Pace. Mizzou and Oklahoma played mostly at Mizzou's pace for the first 20-30 minutes of the game -- the game wasn't extremely high-scoring, but it was pretty up-and-down. Then, in the final 10 minutes, Mizzou let Oklahoma drag things to a crawl and come back. Nebraska will happily slow things down if Mizzou lets them, and they have shown in the past that they are more than capable of dragging Mizzou into a game they don't want to play. If the Tigers can speed things up on the Huskers like they did in Columbia last year, there's about a 99% chance for a Mizzou win. And with so many inexperienced players in NU uniforms this year, there's a good chance of that happening. But if NU slows things down like they did in Lincoln last year, Mizzou has proven to be very beatable in slow games, and this could be a dogfight.
Mizzou also showed last week that to speed up the game, they need to make some shots, so ...
MAKE SOME SHOTS. Jump-shooting teams are going to have games like last Saturday's OU game every now and then. Open or well-covered, Mizzou just couldn't put the ball in the basket (outside of Laurence Bowers, anyway). They've got a lot of guys with potential to get hot at any moment -- Kim English, Marcus Denmon, etc. -- but they proved last week that there is no guarantee somebody will get going. It would put a lot of minds at ease if somebody came out early and knocked down a couple of jumpers.
If Nebraska wins ... it will be a game semi-identical to last Saturday's OU game. Mizzou can't make jumpers, Nebraska grabs the defensive rebounds and makes Mizzou more passive on defense. Mizzou can't make the key shots when they need to, and Nebraska pulls off a 61-59 win.

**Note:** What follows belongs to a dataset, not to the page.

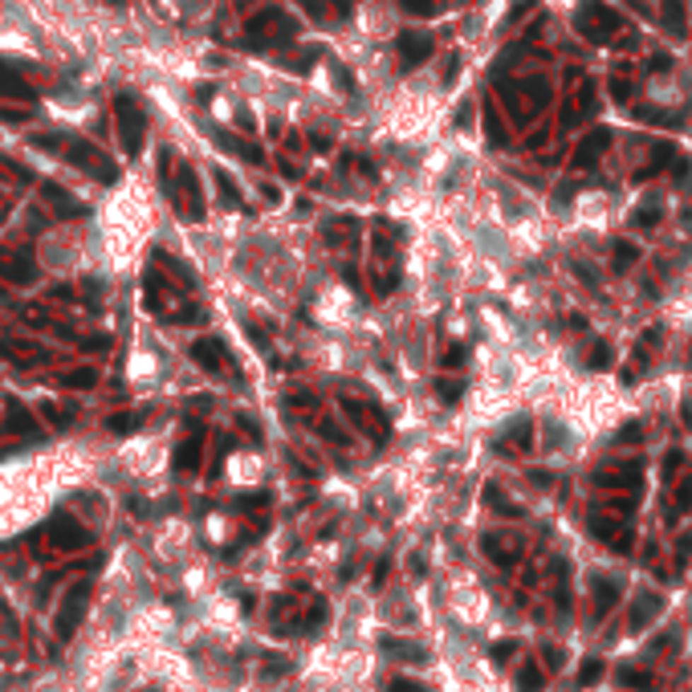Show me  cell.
Here are the masks:
<instances>
[{"instance_id": "obj_1", "label": "cell", "mask_w": 692, "mask_h": 692, "mask_svg": "<svg viewBox=\"0 0 692 692\" xmlns=\"http://www.w3.org/2000/svg\"><path fill=\"white\" fill-rule=\"evenodd\" d=\"M62 155H66L69 163L82 167L90 180H98V183H115L118 180L115 159H110L102 147H94L90 139H66V143H62Z\"/></svg>"}, {"instance_id": "obj_2", "label": "cell", "mask_w": 692, "mask_h": 692, "mask_svg": "<svg viewBox=\"0 0 692 692\" xmlns=\"http://www.w3.org/2000/svg\"><path fill=\"white\" fill-rule=\"evenodd\" d=\"M115 115H118V134H122L127 155H139V151H143V131H147L143 106H139L131 94H118V98H115Z\"/></svg>"}, {"instance_id": "obj_3", "label": "cell", "mask_w": 692, "mask_h": 692, "mask_svg": "<svg viewBox=\"0 0 692 692\" xmlns=\"http://www.w3.org/2000/svg\"><path fill=\"white\" fill-rule=\"evenodd\" d=\"M248 37H257L265 45H285V41L294 37V21L285 17L277 4H269V8L257 13V17H248Z\"/></svg>"}, {"instance_id": "obj_4", "label": "cell", "mask_w": 692, "mask_h": 692, "mask_svg": "<svg viewBox=\"0 0 692 692\" xmlns=\"http://www.w3.org/2000/svg\"><path fill=\"white\" fill-rule=\"evenodd\" d=\"M619 25H623V21H619V13H611L607 4H591V8L578 17V29L591 37V41H603V37L615 33Z\"/></svg>"}, {"instance_id": "obj_5", "label": "cell", "mask_w": 692, "mask_h": 692, "mask_svg": "<svg viewBox=\"0 0 692 692\" xmlns=\"http://www.w3.org/2000/svg\"><path fill=\"white\" fill-rule=\"evenodd\" d=\"M86 599H90V582H78V587L66 594L62 615H57V635H62V640H69V631L78 627V619H82V611H86Z\"/></svg>"}, {"instance_id": "obj_6", "label": "cell", "mask_w": 692, "mask_h": 692, "mask_svg": "<svg viewBox=\"0 0 692 692\" xmlns=\"http://www.w3.org/2000/svg\"><path fill=\"white\" fill-rule=\"evenodd\" d=\"M37 277L29 253H0V281H13V285H29Z\"/></svg>"}, {"instance_id": "obj_7", "label": "cell", "mask_w": 692, "mask_h": 692, "mask_svg": "<svg viewBox=\"0 0 692 692\" xmlns=\"http://www.w3.org/2000/svg\"><path fill=\"white\" fill-rule=\"evenodd\" d=\"M192 359H196L204 371H212V375L229 363V354H224V342H220V338H196V342H192Z\"/></svg>"}, {"instance_id": "obj_8", "label": "cell", "mask_w": 692, "mask_h": 692, "mask_svg": "<svg viewBox=\"0 0 692 692\" xmlns=\"http://www.w3.org/2000/svg\"><path fill=\"white\" fill-rule=\"evenodd\" d=\"M200 461H204V428H192V436L175 448V468L180 473H196Z\"/></svg>"}, {"instance_id": "obj_9", "label": "cell", "mask_w": 692, "mask_h": 692, "mask_svg": "<svg viewBox=\"0 0 692 692\" xmlns=\"http://www.w3.org/2000/svg\"><path fill=\"white\" fill-rule=\"evenodd\" d=\"M607 143H611V131H591L582 143H578V151H575V159L570 163L578 167V171H587V167H594V159L607 151Z\"/></svg>"}, {"instance_id": "obj_10", "label": "cell", "mask_w": 692, "mask_h": 692, "mask_svg": "<svg viewBox=\"0 0 692 692\" xmlns=\"http://www.w3.org/2000/svg\"><path fill=\"white\" fill-rule=\"evenodd\" d=\"M428 53H432V37H424V33H403L399 37V62L408 69L420 66V62H428Z\"/></svg>"}, {"instance_id": "obj_11", "label": "cell", "mask_w": 692, "mask_h": 692, "mask_svg": "<svg viewBox=\"0 0 692 692\" xmlns=\"http://www.w3.org/2000/svg\"><path fill=\"white\" fill-rule=\"evenodd\" d=\"M0 359H13L17 367H33L37 359H45V350L33 342H17V338H0Z\"/></svg>"}, {"instance_id": "obj_12", "label": "cell", "mask_w": 692, "mask_h": 692, "mask_svg": "<svg viewBox=\"0 0 692 692\" xmlns=\"http://www.w3.org/2000/svg\"><path fill=\"white\" fill-rule=\"evenodd\" d=\"M0 94H4V98H33V86L25 82L21 69H13L8 62H0Z\"/></svg>"}, {"instance_id": "obj_13", "label": "cell", "mask_w": 692, "mask_h": 692, "mask_svg": "<svg viewBox=\"0 0 692 692\" xmlns=\"http://www.w3.org/2000/svg\"><path fill=\"white\" fill-rule=\"evenodd\" d=\"M50 534L57 538V546H69V550H78V546L90 542V534L78 529V521H66V517H57V521L50 526Z\"/></svg>"}, {"instance_id": "obj_14", "label": "cell", "mask_w": 692, "mask_h": 692, "mask_svg": "<svg viewBox=\"0 0 692 692\" xmlns=\"http://www.w3.org/2000/svg\"><path fill=\"white\" fill-rule=\"evenodd\" d=\"M41 192L53 200V208H57V212H66V216H82V212H86L82 204H74V196H69L66 188H57V183H45Z\"/></svg>"}, {"instance_id": "obj_15", "label": "cell", "mask_w": 692, "mask_h": 692, "mask_svg": "<svg viewBox=\"0 0 692 692\" xmlns=\"http://www.w3.org/2000/svg\"><path fill=\"white\" fill-rule=\"evenodd\" d=\"M62 383H66V387H74V391H90V387L98 383V367H74V371H66V375H62Z\"/></svg>"}, {"instance_id": "obj_16", "label": "cell", "mask_w": 692, "mask_h": 692, "mask_svg": "<svg viewBox=\"0 0 692 692\" xmlns=\"http://www.w3.org/2000/svg\"><path fill=\"white\" fill-rule=\"evenodd\" d=\"M220 147L232 151V155H241V159H248V163H265V151L253 147V143H241V139H232V134H220Z\"/></svg>"}, {"instance_id": "obj_17", "label": "cell", "mask_w": 692, "mask_h": 692, "mask_svg": "<svg viewBox=\"0 0 692 692\" xmlns=\"http://www.w3.org/2000/svg\"><path fill=\"white\" fill-rule=\"evenodd\" d=\"M8 432H21V436L37 432V420H33L29 412H25L21 403H13V399H8Z\"/></svg>"}, {"instance_id": "obj_18", "label": "cell", "mask_w": 692, "mask_h": 692, "mask_svg": "<svg viewBox=\"0 0 692 692\" xmlns=\"http://www.w3.org/2000/svg\"><path fill=\"white\" fill-rule=\"evenodd\" d=\"M216 188H220V200L229 204V208H245V200H241V188L224 175V171H216Z\"/></svg>"}, {"instance_id": "obj_19", "label": "cell", "mask_w": 692, "mask_h": 692, "mask_svg": "<svg viewBox=\"0 0 692 692\" xmlns=\"http://www.w3.org/2000/svg\"><path fill=\"white\" fill-rule=\"evenodd\" d=\"M383 652H387V656H396V659H415V664L424 659V652H420V647H412V643H403V640H383Z\"/></svg>"}, {"instance_id": "obj_20", "label": "cell", "mask_w": 692, "mask_h": 692, "mask_svg": "<svg viewBox=\"0 0 692 692\" xmlns=\"http://www.w3.org/2000/svg\"><path fill=\"white\" fill-rule=\"evenodd\" d=\"M664 21H668V29H672L676 37H684V8H680V0H668V8H664Z\"/></svg>"}, {"instance_id": "obj_21", "label": "cell", "mask_w": 692, "mask_h": 692, "mask_svg": "<svg viewBox=\"0 0 692 692\" xmlns=\"http://www.w3.org/2000/svg\"><path fill=\"white\" fill-rule=\"evenodd\" d=\"M517 688H521V692H538V688H542V672H538V664H526V668H521Z\"/></svg>"}, {"instance_id": "obj_22", "label": "cell", "mask_w": 692, "mask_h": 692, "mask_svg": "<svg viewBox=\"0 0 692 692\" xmlns=\"http://www.w3.org/2000/svg\"><path fill=\"white\" fill-rule=\"evenodd\" d=\"M139 424H143V415H134V412H118V415L106 420V428H110V432H131V428H139Z\"/></svg>"}, {"instance_id": "obj_23", "label": "cell", "mask_w": 692, "mask_h": 692, "mask_svg": "<svg viewBox=\"0 0 692 692\" xmlns=\"http://www.w3.org/2000/svg\"><path fill=\"white\" fill-rule=\"evenodd\" d=\"M350 229H354V220H350V216H346V220H334V224H326V245H342Z\"/></svg>"}, {"instance_id": "obj_24", "label": "cell", "mask_w": 692, "mask_h": 692, "mask_svg": "<svg viewBox=\"0 0 692 692\" xmlns=\"http://www.w3.org/2000/svg\"><path fill=\"white\" fill-rule=\"evenodd\" d=\"M485 131H489V143H497V147L505 143V131H501V118L493 115V106L485 110Z\"/></svg>"}, {"instance_id": "obj_25", "label": "cell", "mask_w": 692, "mask_h": 692, "mask_svg": "<svg viewBox=\"0 0 692 692\" xmlns=\"http://www.w3.org/2000/svg\"><path fill=\"white\" fill-rule=\"evenodd\" d=\"M318 432H322L326 440H334V444H350V440H346V432H338V424H334V420H318Z\"/></svg>"}, {"instance_id": "obj_26", "label": "cell", "mask_w": 692, "mask_h": 692, "mask_svg": "<svg viewBox=\"0 0 692 692\" xmlns=\"http://www.w3.org/2000/svg\"><path fill=\"white\" fill-rule=\"evenodd\" d=\"M436 391H440V399H444V403H456L464 387H461V383H452V379H440V383H436Z\"/></svg>"}, {"instance_id": "obj_27", "label": "cell", "mask_w": 692, "mask_h": 692, "mask_svg": "<svg viewBox=\"0 0 692 692\" xmlns=\"http://www.w3.org/2000/svg\"><path fill=\"white\" fill-rule=\"evenodd\" d=\"M635 257H640V253H635L631 245H615V269H627Z\"/></svg>"}, {"instance_id": "obj_28", "label": "cell", "mask_w": 692, "mask_h": 692, "mask_svg": "<svg viewBox=\"0 0 692 692\" xmlns=\"http://www.w3.org/2000/svg\"><path fill=\"white\" fill-rule=\"evenodd\" d=\"M607 363H611V346H607V342H599V346L591 350V367H594V371H603Z\"/></svg>"}, {"instance_id": "obj_29", "label": "cell", "mask_w": 692, "mask_h": 692, "mask_svg": "<svg viewBox=\"0 0 692 692\" xmlns=\"http://www.w3.org/2000/svg\"><path fill=\"white\" fill-rule=\"evenodd\" d=\"M297 4L306 8V17H310V21H318V25L326 21V8H322V0H297Z\"/></svg>"}, {"instance_id": "obj_30", "label": "cell", "mask_w": 692, "mask_h": 692, "mask_svg": "<svg viewBox=\"0 0 692 692\" xmlns=\"http://www.w3.org/2000/svg\"><path fill=\"white\" fill-rule=\"evenodd\" d=\"M656 220H659V212H656V208H643V212H635V216H631V224H635V229H652Z\"/></svg>"}, {"instance_id": "obj_31", "label": "cell", "mask_w": 692, "mask_h": 692, "mask_svg": "<svg viewBox=\"0 0 692 692\" xmlns=\"http://www.w3.org/2000/svg\"><path fill=\"white\" fill-rule=\"evenodd\" d=\"M29 147H41V151H62V139H53V134H33V139H29Z\"/></svg>"}, {"instance_id": "obj_32", "label": "cell", "mask_w": 692, "mask_h": 692, "mask_svg": "<svg viewBox=\"0 0 692 692\" xmlns=\"http://www.w3.org/2000/svg\"><path fill=\"white\" fill-rule=\"evenodd\" d=\"M599 672H603V664H599V659H587L578 680H582V684H594V680H599Z\"/></svg>"}, {"instance_id": "obj_33", "label": "cell", "mask_w": 692, "mask_h": 692, "mask_svg": "<svg viewBox=\"0 0 692 692\" xmlns=\"http://www.w3.org/2000/svg\"><path fill=\"white\" fill-rule=\"evenodd\" d=\"M403 4H408V13H420V17H428L432 8H436L432 0H403Z\"/></svg>"}, {"instance_id": "obj_34", "label": "cell", "mask_w": 692, "mask_h": 692, "mask_svg": "<svg viewBox=\"0 0 692 692\" xmlns=\"http://www.w3.org/2000/svg\"><path fill=\"white\" fill-rule=\"evenodd\" d=\"M29 118V110H8V106H0V122H25Z\"/></svg>"}, {"instance_id": "obj_35", "label": "cell", "mask_w": 692, "mask_h": 692, "mask_svg": "<svg viewBox=\"0 0 692 692\" xmlns=\"http://www.w3.org/2000/svg\"><path fill=\"white\" fill-rule=\"evenodd\" d=\"M461 363H464V346H452L444 354V367H461Z\"/></svg>"}, {"instance_id": "obj_36", "label": "cell", "mask_w": 692, "mask_h": 692, "mask_svg": "<svg viewBox=\"0 0 692 692\" xmlns=\"http://www.w3.org/2000/svg\"><path fill=\"white\" fill-rule=\"evenodd\" d=\"M330 69H334V78H338V86H342V90H354V82H350V74H346L342 66H330Z\"/></svg>"}, {"instance_id": "obj_37", "label": "cell", "mask_w": 692, "mask_h": 692, "mask_svg": "<svg viewBox=\"0 0 692 692\" xmlns=\"http://www.w3.org/2000/svg\"><path fill=\"white\" fill-rule=\"evenodd\" d=\"M41 412L50 415V420H53V424H57V428L66 424V412H57V408H50V403H41Z\"/></svg>"}, {"instance_id": "obj_38", "label": "cell", "mask_w": 692, "mask_h": 692, "mask_svg": "<svg viewBox=\"0 0 692 692\" xmlns=\"http://www.w3.org/2000/svg\"><path fill=\"white\" fill-rule=\"evenodd\" d=\"M236 420H241V428H245L248 436H253V440H257V436H261V432H257V424H253V420H248V415H236Z\"/></svg>"}, {"instance_id": "obj_39", "label": "cell", "mask_w": 692, "mask_h": 692, "mask_svg": "<svg viewBox=\"0 0 692 692\" xmlns=\"http://www.w3.org/2000/svg\"><path fill=\"white\" fill-rule=\"evenodd\" d=\"M611 90H615V98H631V86L627 82H611Z\"/></svg>"}, {"instance_id": "obj_40", "label": "cell", "mask_w": 692, "mask_h": 692, "mask_svg": "<svg viewBox=\"0 0 692 692\" xmlns=\"http://www.w3.org/2000/svg\"><path fill=\"white\" fill-rule=\"evenodd\" d=\"M513 656V643H501V647H493V659H509Z\"/></svg>"}, {"instance_id": "obj_41", "label": "cell", "mask_w": 692, "mask_h": 692, "mask_svg": "<svg viewBox=\"0 0 692 692\" xmlns=\"http://www.w3.org/2000/svg\"><path fill=\"white\" fill-rule=\"evenodd\" d=\"M310 143H313V147H318V151H330V139H326V134H313Z\"/></svg>"}, {"instance_id": "obj_42", "label": "cell", "mask_w": 692, "mask_h": 692, "mask_svg": "<svg viewBox=\"0 0 692 692\" xmlns=\"http://www.w3.org/2000/svg\"><path fill=\"white\" fill-rule=\"evenodd\" d=\"M664 69H668V57H664V53H659L656 62H652V74H664Z\"/></svg>"}, {"instance_id": "obj_43", "label": "cell", "mask_w": 692, "mask_h": 692, "mask_svg": "<svg viewBox=\"0 0 692 692\" xmlns=\"http://www.w3.org/2000/svg\"><path fill=\"white\" fill-rule=\"evenodd\" d=\"M391 692H420L415 684H408V680H399V684H391Z\"/></svg>"}]
</instances>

If Mizzou wins ... it will be like last year's Mizzou-Nebraska game in Columbia: close for a while, and not as fast a game as Mizzou wants, but fast enough to eventually get Nebraska out of sorts, with Mizzou eventually pulling away. It was 70-47 in Columbia last year, but I'll so far as to say things might be a little faster ... say 76-51. Yeah, that works.
Obviously, with a 30-game home winning streak and a likely week of tough practices following last Saturday's loss, I think Mizzou comes out focused and hungry. Doc Sadler teams know how to play Mizzou, and this could very well be close for quite a while, but Mizzou will make the run they need to make. 76-51 seems high to me, but once the home crowd gets rocking, a 12-point lead turns into 25 awfully fast. Mizzou moves to 3-1 and gets the starters a couple of minutes of rest before the Monday trip to Lawrence.